— PASSAGE SHOWN —
********

Probability problem involving geometric distribution and expected value

Question

We're given the following problem:

"An experiment is conducted until it results in success: the first step has probability $\frac{1}{2}$ to be successful, the second step (only conducted if the first step had no success) has probability $\frac{1}{3}$ to be successful, the third step (only conducted if the first two steps had no success) has probability $\frac{1}{4}$ to be successful : if none of the steps were successful, we repeat the experiment until success is achieved. Assuming the first step has cost $2$, and the second step as well as the third step have cost $1$, what is the overall cost until success ? "

Here's my approach. Let $X$ be the random variable the counts the number of steps required to achieve success. Thus giving me: $$P(X=1) = \frac{1}{2} \\ P(X=2)=\frac{1}{2} \cdot \frac{1}{3} = \frac{1}{6} \\ P(X=3) = \frac{1}{2} \cdot \frac{5}{6} \cdot \frac{1}{4} = \frac{5}{48} $$

Now, to compute the expected cost, I did the following: $$E(X) = 2 \cdot 1 \cdot P(X=1) + 1 \cdot 2 \cdot P(X=2) + 1 \cdot 3 \ P(X=3)$$ (where the first coeffeicient of each term of the sum is the cost of each step). This gave me $\frac{79}{48}$ , which is far from the correct answer.

So, I do not understand what I did wrong (I guess there must be a problem with my reasoning), and I do not know how to find the correct result (which is $\frac{34}{9}$).

Answer 1

From my reading of the question (though I can see where you may have interpreted differently), your random variable $X$ can take on values greater than $3$. If all 3 first steps fail, we precede to a 4th step which is a repetition of the first step. Thus, e.g., if $X=4$, the cost will be $2+1+1+2=6$. You must take into account that $X$ can be any natural number.

********

Dataset excerpt:

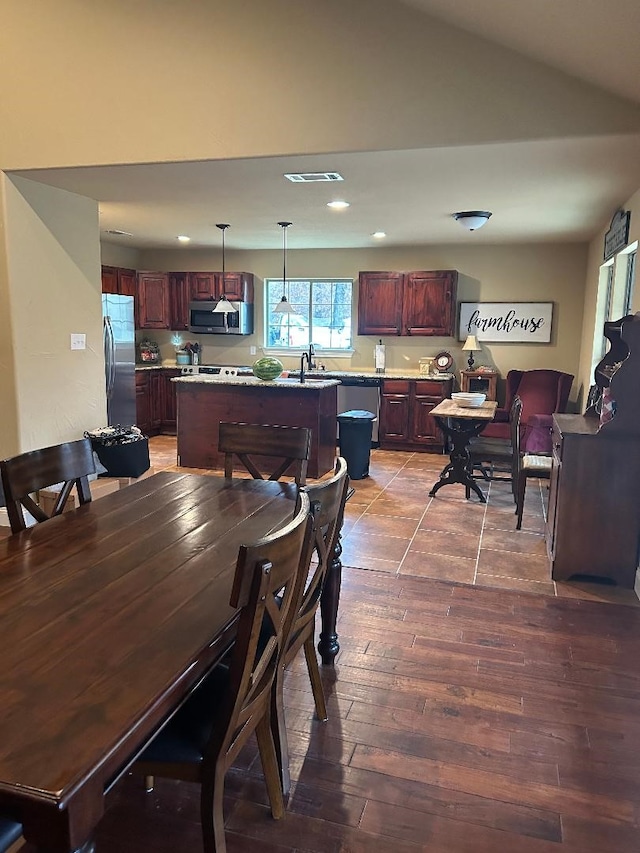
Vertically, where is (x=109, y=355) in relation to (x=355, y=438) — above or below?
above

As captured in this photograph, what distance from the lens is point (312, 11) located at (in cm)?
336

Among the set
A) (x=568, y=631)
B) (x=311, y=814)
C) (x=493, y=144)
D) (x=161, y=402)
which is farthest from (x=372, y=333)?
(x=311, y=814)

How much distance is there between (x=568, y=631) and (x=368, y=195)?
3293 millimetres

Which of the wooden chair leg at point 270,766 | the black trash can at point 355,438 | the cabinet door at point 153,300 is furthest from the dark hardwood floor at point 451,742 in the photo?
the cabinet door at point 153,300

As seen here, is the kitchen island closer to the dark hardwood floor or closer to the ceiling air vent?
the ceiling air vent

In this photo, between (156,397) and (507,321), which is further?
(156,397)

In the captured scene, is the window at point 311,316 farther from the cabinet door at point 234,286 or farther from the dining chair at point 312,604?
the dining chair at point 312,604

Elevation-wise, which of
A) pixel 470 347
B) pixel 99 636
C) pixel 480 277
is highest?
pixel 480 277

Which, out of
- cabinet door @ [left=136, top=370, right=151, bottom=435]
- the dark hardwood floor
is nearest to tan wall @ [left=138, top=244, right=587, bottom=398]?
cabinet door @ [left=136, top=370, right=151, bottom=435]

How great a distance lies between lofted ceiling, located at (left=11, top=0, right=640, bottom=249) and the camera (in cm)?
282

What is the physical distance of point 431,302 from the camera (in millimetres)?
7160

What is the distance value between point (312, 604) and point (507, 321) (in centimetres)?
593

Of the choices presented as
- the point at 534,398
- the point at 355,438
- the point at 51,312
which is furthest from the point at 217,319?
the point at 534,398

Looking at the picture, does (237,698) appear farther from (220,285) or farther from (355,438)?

********

— GOAL —
In the probability thread above, list the success probability that the quoted problem gives for each of its three steps.

— ANSWER TO THE EXERCISE —
First step: 1/2
Second step: 1/3
Third step: 1/4